И хорошо, если это какое то милое и доброе воспоминание.
У меня вышло иначе, за чтением Дадзая. Порой книги, словно живые существа, на спиритическом сеансе с памятью нашей, вызывают в наших сердцах.. милые тени умерших.
Я не шучу и это не высокий «штиль». Быть может красота искусства и предназначена ангелами для того, что бы человек общался с чем то небесным в себе и в жизни.Вспомнилось давно подавляемое воспоминание.
Мне было 8 или 9 лет. Папа что-то на повышенных тонах выяснил с мамой, в дальней комнате, а потом этот тон перешёл в нежнейший шёпот с надрывом. Знаете, есть такой шёпот.. когда словно бы ветер налетит на осеннюю и чудесную листву и сорвёт сразу букетик цветов и подарит её другому дереву, стоящему рядом, нежно зардевшемуся, как на свидании.Потом папа позвал меня в комнату. Когда я робко вошёл, он сидел на кровати, грустный и какой то весь тихий и ласковый.
Подозвал меня к себе, обнял меня крепко крепко и… заплакал.
Я ничего не понял тогда. В этот момент, мама вошла в комнату и остановилась, и на её лице я словно бы прочитал какую-то грустную тайну. Нежность и боль.Через несколько месяцев, папы не стало..
Я лишь потом понял, о чём у них был спор с мамой, о чём была нежность. Папа знал, что умирает, а мама не хотела в это верить..
Так вишнёвый сад моего рая детства, был срублен.
Я не помню, за окном была осень или лето. Но со временем, вспоминая об этом, за окном, то полыхала осень, то шёл тихий и задумчивый снег..
Словно время остановилось в той комнате, где меня обнял папа, а жизнь продолжала идти за окном.А ещё я с грустью узнал в книге Дадзая, свою же мысль, которую вынашиваю уже давно. Я додумался до неё в аду своего одиночества.

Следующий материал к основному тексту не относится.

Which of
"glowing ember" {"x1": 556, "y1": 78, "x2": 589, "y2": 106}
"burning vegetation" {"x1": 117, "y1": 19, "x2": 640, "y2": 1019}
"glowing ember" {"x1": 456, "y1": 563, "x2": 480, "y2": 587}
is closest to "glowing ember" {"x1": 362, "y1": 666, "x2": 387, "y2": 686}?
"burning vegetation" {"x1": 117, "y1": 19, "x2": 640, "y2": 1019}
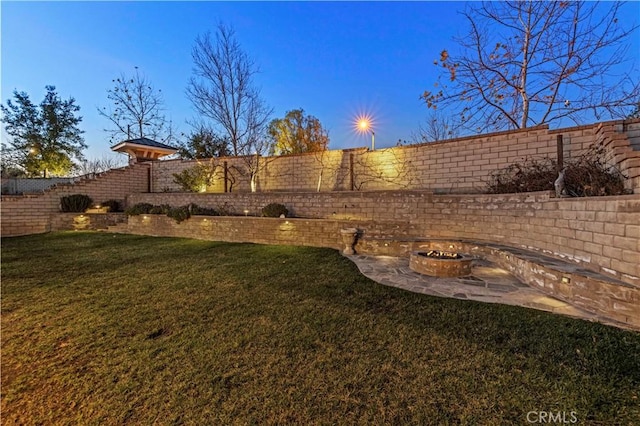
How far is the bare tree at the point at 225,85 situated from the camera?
14.2m

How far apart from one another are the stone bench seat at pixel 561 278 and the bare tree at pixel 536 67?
6577 mm

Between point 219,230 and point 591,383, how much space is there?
913 cm

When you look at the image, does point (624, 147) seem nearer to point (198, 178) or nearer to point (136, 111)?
point (198, 178)

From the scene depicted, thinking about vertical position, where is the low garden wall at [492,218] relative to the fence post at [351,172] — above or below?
below

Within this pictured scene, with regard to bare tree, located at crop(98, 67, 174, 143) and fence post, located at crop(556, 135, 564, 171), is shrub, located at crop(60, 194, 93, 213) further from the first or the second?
fence post, located at crop(556, 135, 564, 171)

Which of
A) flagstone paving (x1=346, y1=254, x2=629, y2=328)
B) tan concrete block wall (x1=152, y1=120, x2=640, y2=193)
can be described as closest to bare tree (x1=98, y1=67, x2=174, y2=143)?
tan concrete block wall (x1=152, y1=120, x2=640, y2=193)

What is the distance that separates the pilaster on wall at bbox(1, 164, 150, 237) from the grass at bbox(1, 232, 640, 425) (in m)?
10.5

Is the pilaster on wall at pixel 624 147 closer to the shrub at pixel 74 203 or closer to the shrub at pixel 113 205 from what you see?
the shrub at pixel 113 205

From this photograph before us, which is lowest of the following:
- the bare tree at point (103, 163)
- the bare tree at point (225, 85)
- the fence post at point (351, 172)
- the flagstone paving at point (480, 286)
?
the flagstone paving at point (480, 286)

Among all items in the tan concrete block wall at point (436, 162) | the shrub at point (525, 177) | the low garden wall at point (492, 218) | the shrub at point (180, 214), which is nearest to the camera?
the low garden wall at point (492, 218)

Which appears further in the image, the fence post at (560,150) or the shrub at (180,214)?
the shrub at (180,214)

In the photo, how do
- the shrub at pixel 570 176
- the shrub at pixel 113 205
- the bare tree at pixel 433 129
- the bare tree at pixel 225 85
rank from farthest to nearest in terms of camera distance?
1. the bare tree at pixel 433 129
2. the bare tree at pixel 225 85
3. the shrub at pixel 113 205
4. the shrub at pixel 570 176

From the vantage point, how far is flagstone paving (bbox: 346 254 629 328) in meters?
3.21

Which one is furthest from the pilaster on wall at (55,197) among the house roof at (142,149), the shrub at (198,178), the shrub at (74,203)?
the shrub at (198,178)
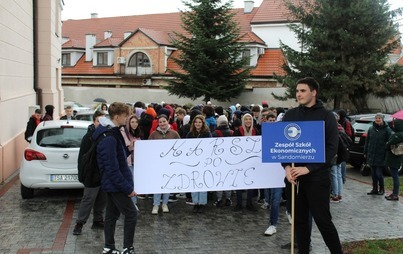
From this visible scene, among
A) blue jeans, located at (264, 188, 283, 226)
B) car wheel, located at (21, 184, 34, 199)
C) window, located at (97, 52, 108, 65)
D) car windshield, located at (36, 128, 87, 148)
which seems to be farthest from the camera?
window, located at (97, 52, 108, 65)

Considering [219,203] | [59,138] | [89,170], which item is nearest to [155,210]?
[219,203]

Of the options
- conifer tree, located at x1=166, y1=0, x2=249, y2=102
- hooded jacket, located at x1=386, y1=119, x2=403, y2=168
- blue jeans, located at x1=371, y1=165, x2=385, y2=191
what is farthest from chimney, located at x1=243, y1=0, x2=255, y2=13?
hooded jacket, located at x1=386, y1=119, x2=403, y2=168

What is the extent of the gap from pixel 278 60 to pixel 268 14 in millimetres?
6917

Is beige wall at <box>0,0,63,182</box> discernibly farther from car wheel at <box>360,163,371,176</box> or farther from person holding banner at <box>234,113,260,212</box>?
car wheel at <box>360,163,371,176</box>

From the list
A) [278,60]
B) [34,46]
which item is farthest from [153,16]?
[34,46]

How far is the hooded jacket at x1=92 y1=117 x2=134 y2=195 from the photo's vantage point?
19.8 ft

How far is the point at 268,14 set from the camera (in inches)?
1854

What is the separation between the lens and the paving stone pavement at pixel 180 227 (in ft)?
23.0

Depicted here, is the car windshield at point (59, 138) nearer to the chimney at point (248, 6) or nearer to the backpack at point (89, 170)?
the backpack at point (89, 170)

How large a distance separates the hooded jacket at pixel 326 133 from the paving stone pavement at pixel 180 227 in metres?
1.60

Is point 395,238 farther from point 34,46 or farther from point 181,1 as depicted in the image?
point 181,1

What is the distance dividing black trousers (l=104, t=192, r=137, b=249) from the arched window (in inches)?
1682

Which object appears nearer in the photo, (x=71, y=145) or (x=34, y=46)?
(x=71, y=145)

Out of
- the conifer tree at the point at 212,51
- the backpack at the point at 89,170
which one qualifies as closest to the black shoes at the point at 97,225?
the backpack at the point at 89,170
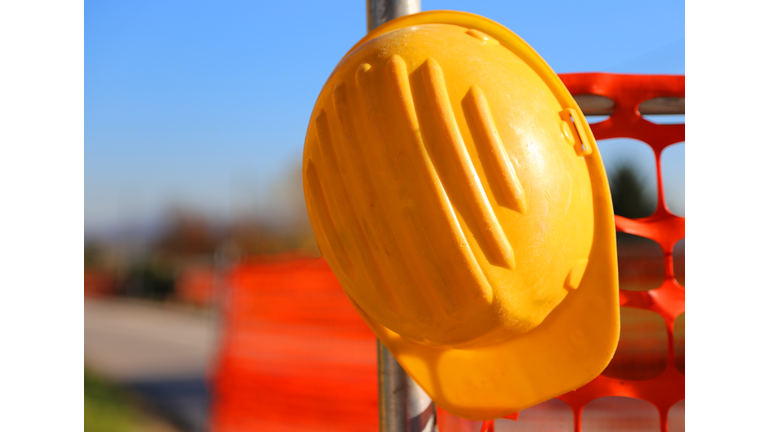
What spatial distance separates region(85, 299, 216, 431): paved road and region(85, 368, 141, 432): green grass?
0.34m

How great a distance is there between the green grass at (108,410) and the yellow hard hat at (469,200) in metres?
6.27

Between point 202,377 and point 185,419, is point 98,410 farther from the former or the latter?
point 202,377

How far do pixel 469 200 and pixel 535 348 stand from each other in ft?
1.41

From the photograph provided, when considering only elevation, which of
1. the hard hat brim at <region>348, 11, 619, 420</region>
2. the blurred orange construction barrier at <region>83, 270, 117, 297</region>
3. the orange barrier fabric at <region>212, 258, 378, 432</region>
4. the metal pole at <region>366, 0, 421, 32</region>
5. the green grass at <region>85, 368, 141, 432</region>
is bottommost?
the blurred orange construction barrier at <region>83, 270, 117, 297</region>

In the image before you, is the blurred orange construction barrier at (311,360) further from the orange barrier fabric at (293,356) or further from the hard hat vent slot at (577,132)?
the hard hat vent slot at (577,132)

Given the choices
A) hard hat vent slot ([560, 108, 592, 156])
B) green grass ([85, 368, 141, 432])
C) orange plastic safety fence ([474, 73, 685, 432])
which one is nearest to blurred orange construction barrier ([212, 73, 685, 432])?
orange plastic safety fence ([474, 73, 685, 432])

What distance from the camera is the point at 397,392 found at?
4.24 feet

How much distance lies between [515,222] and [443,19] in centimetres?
51

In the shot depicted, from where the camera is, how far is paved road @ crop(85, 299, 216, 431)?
738cm

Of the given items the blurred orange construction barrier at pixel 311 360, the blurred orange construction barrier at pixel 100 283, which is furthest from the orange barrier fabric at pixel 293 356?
the blurred orange construction barrier at pixel 100 283

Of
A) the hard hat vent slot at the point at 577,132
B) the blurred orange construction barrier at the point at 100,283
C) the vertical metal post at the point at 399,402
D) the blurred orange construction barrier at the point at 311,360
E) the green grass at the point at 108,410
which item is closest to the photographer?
the hard hat vent slot at the point at 577,132

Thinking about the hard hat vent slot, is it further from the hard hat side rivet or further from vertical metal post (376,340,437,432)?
vertical metal post (376,340,437,432)

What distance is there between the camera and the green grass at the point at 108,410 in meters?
6.17

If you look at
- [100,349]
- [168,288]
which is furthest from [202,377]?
[168,288]
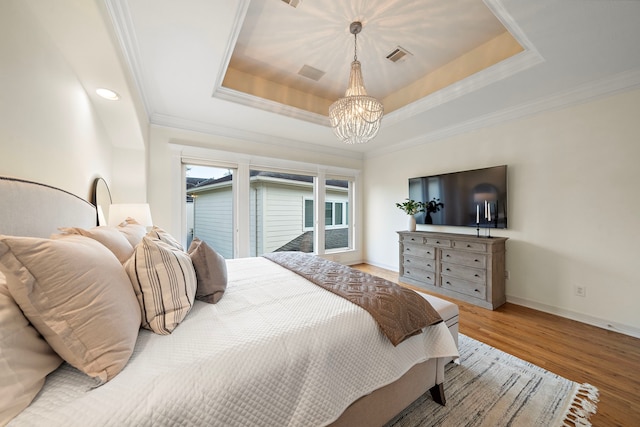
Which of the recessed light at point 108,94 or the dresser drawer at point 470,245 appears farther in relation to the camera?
the dresser drawer at point 470,245

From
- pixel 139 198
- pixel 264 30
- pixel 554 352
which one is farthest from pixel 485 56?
pixel 139 198

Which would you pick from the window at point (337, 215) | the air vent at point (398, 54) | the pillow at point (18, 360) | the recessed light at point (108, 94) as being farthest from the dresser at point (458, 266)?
the recessed light at point (108, 94)

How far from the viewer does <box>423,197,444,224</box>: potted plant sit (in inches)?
143

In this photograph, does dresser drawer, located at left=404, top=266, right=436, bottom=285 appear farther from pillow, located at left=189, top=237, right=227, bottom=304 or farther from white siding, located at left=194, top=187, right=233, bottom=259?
pillow, located at left=189, top=237, right=227, bottom=304

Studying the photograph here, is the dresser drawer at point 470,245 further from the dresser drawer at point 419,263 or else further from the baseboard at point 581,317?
the baseboard at point 581,317

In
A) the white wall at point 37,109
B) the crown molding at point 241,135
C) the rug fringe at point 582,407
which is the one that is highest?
the crown molding at point 241,135

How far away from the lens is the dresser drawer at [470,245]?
2.82m

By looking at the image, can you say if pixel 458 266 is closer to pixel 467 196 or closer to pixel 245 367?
pixel 467 196

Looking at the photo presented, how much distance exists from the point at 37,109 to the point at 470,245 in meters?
3.94

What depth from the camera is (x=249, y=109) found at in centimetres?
290

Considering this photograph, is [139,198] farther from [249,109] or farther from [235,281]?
[235,281]

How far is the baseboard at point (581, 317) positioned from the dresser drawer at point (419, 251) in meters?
1.01

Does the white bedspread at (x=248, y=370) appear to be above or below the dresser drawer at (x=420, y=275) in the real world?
above

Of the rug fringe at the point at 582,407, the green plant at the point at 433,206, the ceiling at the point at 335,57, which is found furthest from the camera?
the green plant at the point at 433,206
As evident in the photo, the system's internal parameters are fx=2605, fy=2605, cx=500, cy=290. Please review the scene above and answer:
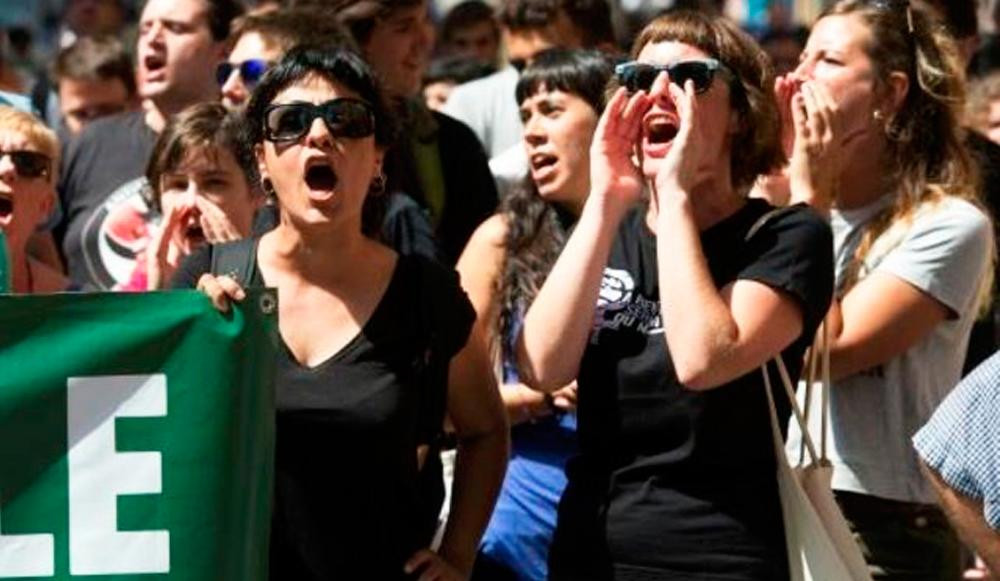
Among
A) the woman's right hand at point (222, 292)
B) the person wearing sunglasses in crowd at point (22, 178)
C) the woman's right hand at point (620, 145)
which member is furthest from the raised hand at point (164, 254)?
the woman's right hand at point (620, 145)

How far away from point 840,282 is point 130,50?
19.4 ft

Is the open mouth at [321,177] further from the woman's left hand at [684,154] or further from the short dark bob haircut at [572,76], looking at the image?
the short dark bob haircut at [572,76]

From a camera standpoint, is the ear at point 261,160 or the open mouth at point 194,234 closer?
the ear at point 261,160

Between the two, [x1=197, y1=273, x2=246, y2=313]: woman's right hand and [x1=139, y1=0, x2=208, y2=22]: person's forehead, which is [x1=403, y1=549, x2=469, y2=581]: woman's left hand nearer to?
[x1=197, y1=273, x2=246, y2=313]: woman's right hand

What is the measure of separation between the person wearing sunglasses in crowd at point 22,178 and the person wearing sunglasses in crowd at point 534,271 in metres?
1.15

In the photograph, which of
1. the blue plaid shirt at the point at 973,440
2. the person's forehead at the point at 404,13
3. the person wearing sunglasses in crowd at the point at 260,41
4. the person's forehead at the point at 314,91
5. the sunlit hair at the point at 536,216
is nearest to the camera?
the blue plaid shirt at the point at 973,440

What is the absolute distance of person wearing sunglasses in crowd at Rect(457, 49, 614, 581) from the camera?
630cm

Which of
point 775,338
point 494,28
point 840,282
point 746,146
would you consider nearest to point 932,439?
point 775,338

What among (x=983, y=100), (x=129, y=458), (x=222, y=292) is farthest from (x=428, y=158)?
(x=129, y=458)

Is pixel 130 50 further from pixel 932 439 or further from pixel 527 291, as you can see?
pixel 932 439

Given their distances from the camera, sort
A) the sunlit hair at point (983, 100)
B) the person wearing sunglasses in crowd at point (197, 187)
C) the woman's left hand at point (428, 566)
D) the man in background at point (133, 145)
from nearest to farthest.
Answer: the woman's left hand at point (428, 566) → the person wearing sunglasses in crowd at point (197, 187) → the man in background at point (133, 145) → the sunlit hair at point (983, 100)

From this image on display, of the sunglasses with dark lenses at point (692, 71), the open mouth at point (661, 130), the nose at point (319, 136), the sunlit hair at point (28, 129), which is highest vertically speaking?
the sunglasses with dark lenses at point (692, 71)

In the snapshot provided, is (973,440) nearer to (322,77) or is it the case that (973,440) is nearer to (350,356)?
(350,356)

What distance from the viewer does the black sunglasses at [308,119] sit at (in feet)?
18.2
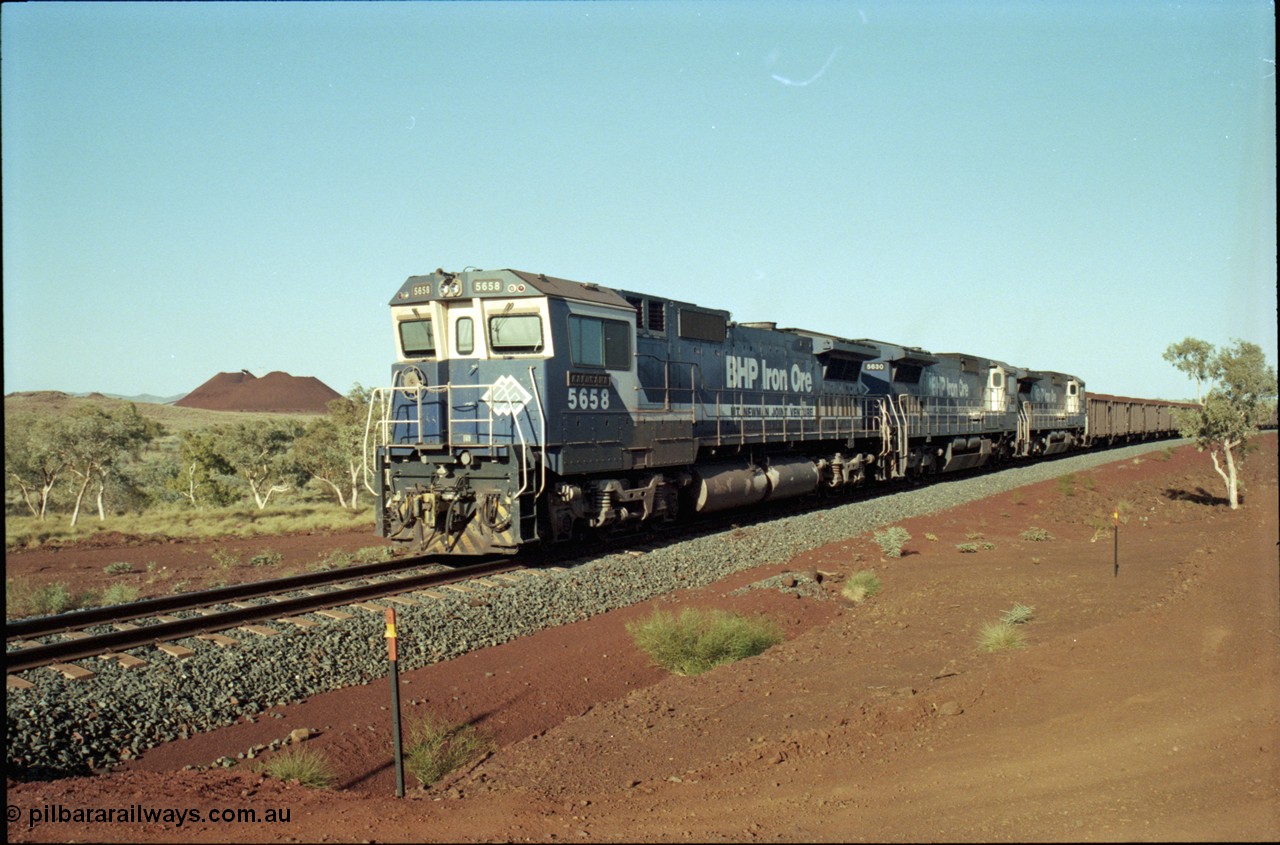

Один из героев романа, решив покончить с собой и пиша письмо сестрёнке, говорит ей, что человек не должен кончать с собой, никогда, если не соблюдено это условие.
Я точно знаю, что когда я однажды буду кончать с собой, из всех книг, нежных и грустных, я вспомню именно этот роман Дадзая.О мой смуглый ангел.. ты знаешь, я обещал тебе больше не убивать себя из-за неразделённой любви к тебе. Но ты одна наверное знаешь, что у меня есть и другие поводы для смерти.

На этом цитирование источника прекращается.